Skip to content

Conflated Inverse Modeling for Urban Vegetation Patterns

Conference: CVPR 2026
arXiv: 2604.13028
Code: Available
Area: Remote Sensing / Urban Computing
Keywords: Inverse Modeling, Diffusion Model, Urban Vegetation, Land Surface Temperature, NDVI

TL;DR

A framework conflating a forward prediction model with a diffusion-based inverse generative model to produce diverse yet physically plausible urban vegetation spatial configurations (NDVI patterns) under specified temperature change targets, achieving 3.4× diversity improvement while reducing temperature control error by 37%.

Background & Motivation

State of the field: Urban areas are increasingly affected by heat extremes, and vegetation regulates urban microclimates through shading and evapotranspiration. Forward models (predicting temperature given vegetation) are mature, but the inverse problem (determining vegetation configurations given temperature targets) remains largely unexplored.

Existing limitations: The inverse problem is inherently ill-posed—multiple spatial vegetation arrangements can produce similar aggregated temperature responses. Traditional regression and deterministic neural networks cannot capture this ambiguity and tend to produce averaged solutions. Data scarcity exacerbates the issue: observations of the same urban area under different vegetation scenarios are unavailable.

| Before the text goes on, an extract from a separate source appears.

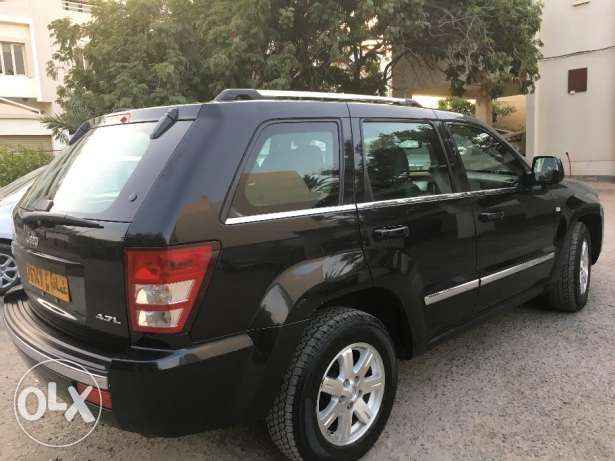 Jeep Grand Cherokee 4.7 L Special Edition مسقط -  5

Core tension: The approach must simultaneously achieve diversity (varied spatial vegetation configurations) and specificity (all satisfying the specified temperature target), yet these combinations may not exist in the training data.

Objective: To learn a conditional generative model that produces diverse NDVI patterns satisfying regional temperature targets under building height constraints.

Approach: Vegetation-driven temperature regulation is modeled as a generative inverse problem, with temperature constraints enforced at the aggregated regional scale to preserve spatial diversity.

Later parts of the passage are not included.